What needs to be done: In the material below, find the line that contains "The Harley-Davidson Story: Tales" and the line that contains "HACIA UN NUEVO", then write out exactly those two lines and everything between them.

Entries supplied:
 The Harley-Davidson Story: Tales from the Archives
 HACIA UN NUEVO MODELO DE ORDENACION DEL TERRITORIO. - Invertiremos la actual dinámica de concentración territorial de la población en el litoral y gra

...

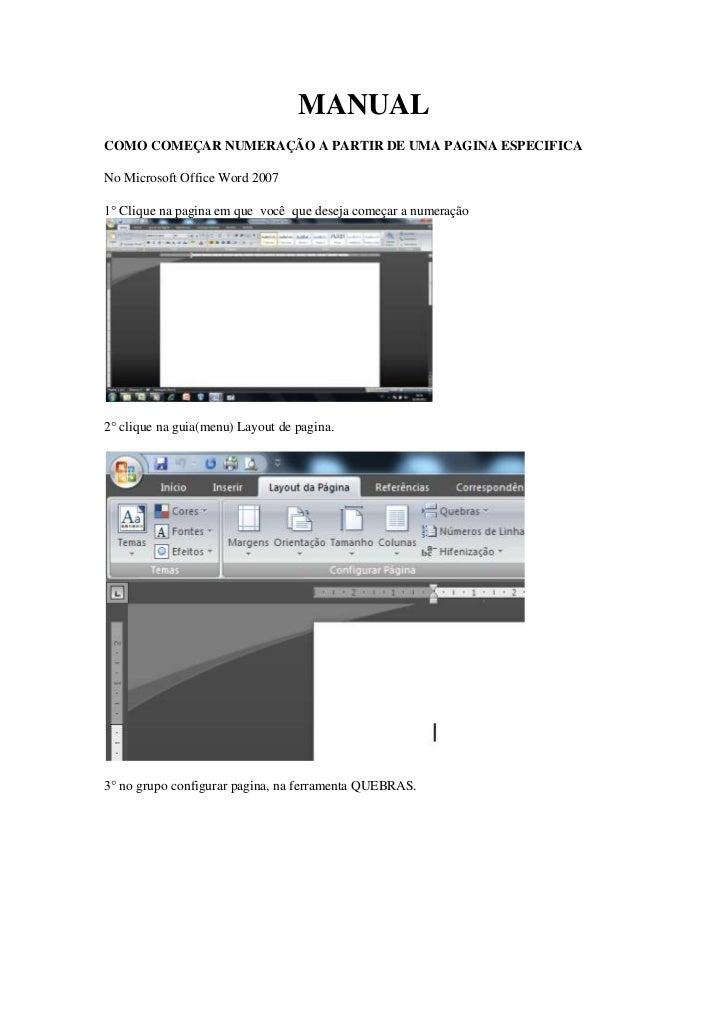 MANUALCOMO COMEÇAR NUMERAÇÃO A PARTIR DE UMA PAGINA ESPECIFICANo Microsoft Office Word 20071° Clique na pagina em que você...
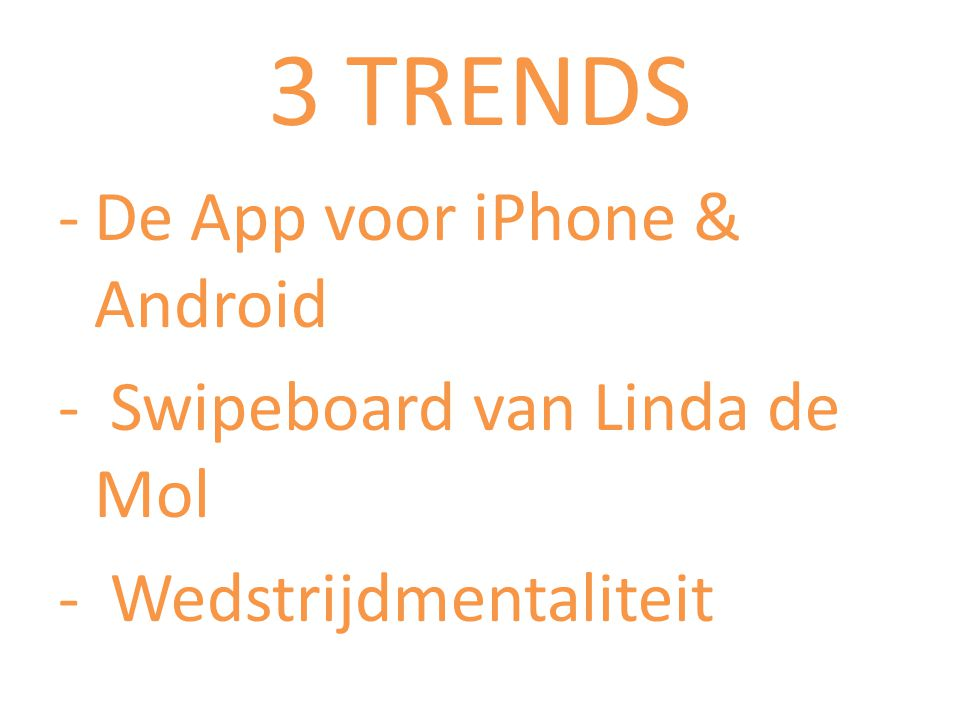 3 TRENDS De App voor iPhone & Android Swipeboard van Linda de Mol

...

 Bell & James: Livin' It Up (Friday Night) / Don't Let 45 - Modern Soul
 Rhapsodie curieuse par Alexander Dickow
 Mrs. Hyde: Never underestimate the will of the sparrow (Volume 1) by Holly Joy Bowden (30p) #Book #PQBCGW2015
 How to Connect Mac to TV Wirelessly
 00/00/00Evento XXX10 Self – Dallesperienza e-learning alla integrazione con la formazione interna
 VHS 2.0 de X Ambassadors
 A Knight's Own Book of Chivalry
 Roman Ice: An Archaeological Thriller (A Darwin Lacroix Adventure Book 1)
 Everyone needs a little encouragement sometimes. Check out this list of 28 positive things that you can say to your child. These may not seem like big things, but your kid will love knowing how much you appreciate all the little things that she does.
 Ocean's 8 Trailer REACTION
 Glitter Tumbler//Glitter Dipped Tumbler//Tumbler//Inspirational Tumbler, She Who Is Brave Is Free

Answer box:
 The Harley-Davidson Story: Tales from the Archives
 HACIA UN NUEVO MODELO DE ORDENACION DEL TERRITORIO. - Invertiremos la actual dinámica de concentración territorial de la población en el litoral y gra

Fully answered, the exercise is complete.